EXCERPT TO READ:
══════════
WEDNESDAY, March 27, 2019 (HealthDay News) — After six months, osteoarthritis (OA) is associated with higher mean disease burden than rheumatoid arthritis (RA), according to a study published online March 20 in Arthritis & Rheumatology.

Jacquelin R. Chua, M.D., from the Rush University Medical Center in Chicago, and colleagues examined disease burden in OA according to multidimensional health assessment questionnaire/routine assessment of patient index data (MDHAQ/RAPID3) at initial and six-month follow-up visits compared to RA as a high disease burden benchmark.

The researchers found that the mean RAPID3 did not differ significantly in OA patients versus disease-modifying antirheumatic drug (DMARD)-naive RA patients at the initial visit (range, 14.8 to 16.4; P = 0.38) or in all OA patients versus DMARD-naive RA patients versus prior-DMARD RA patients (16.0, 15.5, and 15.6, respectively; P = 0.49). Substantially more improvement was seen in RAPID3 in RA patients than in OA patients after six months. For most self-report measures and in adjusted analyses, the results were similar.
══════════
PROBLEM A:
From the arthritis study summary, extract the passage between "Jacquelin R. Chua, M.D., from" and "results were similar.", inclusive.
PROBLEM B:
According to the arthritis study summary, at which institution is Jacquelin R. Chua based?
══════════
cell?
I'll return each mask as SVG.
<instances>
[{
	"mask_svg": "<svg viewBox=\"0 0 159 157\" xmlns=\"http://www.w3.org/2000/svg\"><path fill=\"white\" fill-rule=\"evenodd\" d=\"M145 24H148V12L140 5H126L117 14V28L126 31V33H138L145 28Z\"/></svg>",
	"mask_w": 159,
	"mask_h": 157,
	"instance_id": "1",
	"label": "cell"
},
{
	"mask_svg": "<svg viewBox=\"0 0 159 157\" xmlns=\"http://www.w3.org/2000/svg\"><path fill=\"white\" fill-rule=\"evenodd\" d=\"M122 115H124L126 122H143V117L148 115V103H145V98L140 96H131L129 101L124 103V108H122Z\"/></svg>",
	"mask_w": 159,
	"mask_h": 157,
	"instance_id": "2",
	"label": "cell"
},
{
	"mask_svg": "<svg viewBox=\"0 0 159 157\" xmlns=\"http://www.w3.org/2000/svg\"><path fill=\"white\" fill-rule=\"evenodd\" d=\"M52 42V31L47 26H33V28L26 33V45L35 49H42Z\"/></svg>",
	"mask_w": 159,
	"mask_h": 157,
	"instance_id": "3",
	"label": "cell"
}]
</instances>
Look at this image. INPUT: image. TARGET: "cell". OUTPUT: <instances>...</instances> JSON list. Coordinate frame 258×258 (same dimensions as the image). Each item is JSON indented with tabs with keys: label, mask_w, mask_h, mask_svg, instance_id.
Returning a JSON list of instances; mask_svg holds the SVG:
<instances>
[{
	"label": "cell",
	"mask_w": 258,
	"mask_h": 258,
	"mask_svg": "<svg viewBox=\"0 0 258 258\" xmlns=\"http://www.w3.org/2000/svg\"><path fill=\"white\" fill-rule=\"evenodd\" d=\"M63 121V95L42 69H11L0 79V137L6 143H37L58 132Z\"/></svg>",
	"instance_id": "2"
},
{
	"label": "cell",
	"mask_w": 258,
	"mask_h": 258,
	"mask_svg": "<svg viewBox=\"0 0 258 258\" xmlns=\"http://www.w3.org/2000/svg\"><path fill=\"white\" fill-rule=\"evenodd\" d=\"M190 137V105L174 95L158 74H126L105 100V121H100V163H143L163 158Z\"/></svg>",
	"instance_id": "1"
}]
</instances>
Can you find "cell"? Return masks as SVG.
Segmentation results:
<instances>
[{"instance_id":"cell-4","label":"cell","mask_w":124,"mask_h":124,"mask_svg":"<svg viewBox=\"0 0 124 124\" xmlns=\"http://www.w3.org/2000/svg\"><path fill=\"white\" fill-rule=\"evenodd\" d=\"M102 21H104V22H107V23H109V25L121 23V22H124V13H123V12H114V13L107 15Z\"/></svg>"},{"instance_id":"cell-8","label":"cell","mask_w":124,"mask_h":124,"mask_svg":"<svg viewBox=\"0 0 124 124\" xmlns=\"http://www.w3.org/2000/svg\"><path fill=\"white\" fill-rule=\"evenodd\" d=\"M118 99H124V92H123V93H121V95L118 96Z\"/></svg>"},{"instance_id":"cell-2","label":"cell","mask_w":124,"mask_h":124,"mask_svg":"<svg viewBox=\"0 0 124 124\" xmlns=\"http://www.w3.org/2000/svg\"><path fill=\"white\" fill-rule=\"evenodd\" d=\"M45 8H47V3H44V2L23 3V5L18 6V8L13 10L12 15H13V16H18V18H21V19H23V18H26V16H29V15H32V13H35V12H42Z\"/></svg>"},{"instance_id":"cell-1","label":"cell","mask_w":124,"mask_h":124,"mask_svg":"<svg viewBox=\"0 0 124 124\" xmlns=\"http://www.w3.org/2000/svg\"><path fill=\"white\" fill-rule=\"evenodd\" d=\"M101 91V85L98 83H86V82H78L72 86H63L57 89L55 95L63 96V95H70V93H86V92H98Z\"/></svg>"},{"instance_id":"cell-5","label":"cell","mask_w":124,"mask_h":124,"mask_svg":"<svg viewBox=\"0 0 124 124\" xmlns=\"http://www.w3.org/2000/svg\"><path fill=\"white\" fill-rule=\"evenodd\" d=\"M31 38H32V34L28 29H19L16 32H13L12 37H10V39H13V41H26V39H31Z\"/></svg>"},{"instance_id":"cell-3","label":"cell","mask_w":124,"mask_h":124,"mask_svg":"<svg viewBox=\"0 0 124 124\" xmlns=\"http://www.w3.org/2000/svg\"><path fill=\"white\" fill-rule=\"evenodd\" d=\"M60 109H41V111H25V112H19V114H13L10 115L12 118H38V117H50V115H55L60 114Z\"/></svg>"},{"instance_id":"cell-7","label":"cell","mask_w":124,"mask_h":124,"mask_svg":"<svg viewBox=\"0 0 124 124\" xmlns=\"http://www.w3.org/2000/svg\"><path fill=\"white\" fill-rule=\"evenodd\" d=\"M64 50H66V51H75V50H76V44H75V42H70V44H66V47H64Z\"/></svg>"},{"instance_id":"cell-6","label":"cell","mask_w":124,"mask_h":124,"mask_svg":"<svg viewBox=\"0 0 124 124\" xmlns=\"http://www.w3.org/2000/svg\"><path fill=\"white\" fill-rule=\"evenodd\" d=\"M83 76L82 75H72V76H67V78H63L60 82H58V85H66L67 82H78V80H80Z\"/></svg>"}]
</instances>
══════════
RESULT A:
Jacquelin R. Chua, M.D., from the Rush University Medical Center in Chicago, and colleagues examined disease burden in OA according to multidimensional health assessment questionnaire/routine assessment of patient index data (MDHAQ/RAPID3) at initial and six-month follow-up visits compared to RA as a high disease burden benchmark.

The researchers found that the mean RAPID3 did not differ significantly in OA patients versus disease-modifying antirheumatic drug (DMARD)-naive RA patients at the initial visit (range, 14.8 to 16.4; P = 0.38) or in all OA patients versus DMARD-naive RA patients versus prior-DMARD RA patients (16.0, 15.5, and 15.6, respectively; P = 0.49). Substantially more improvement was seen in RAPID3 in RA patients than in OA patients after six months. For most self-report measures and in adjusted analyses, the results were similar.

RESULT B:
Rush University Medical Center in Chicago.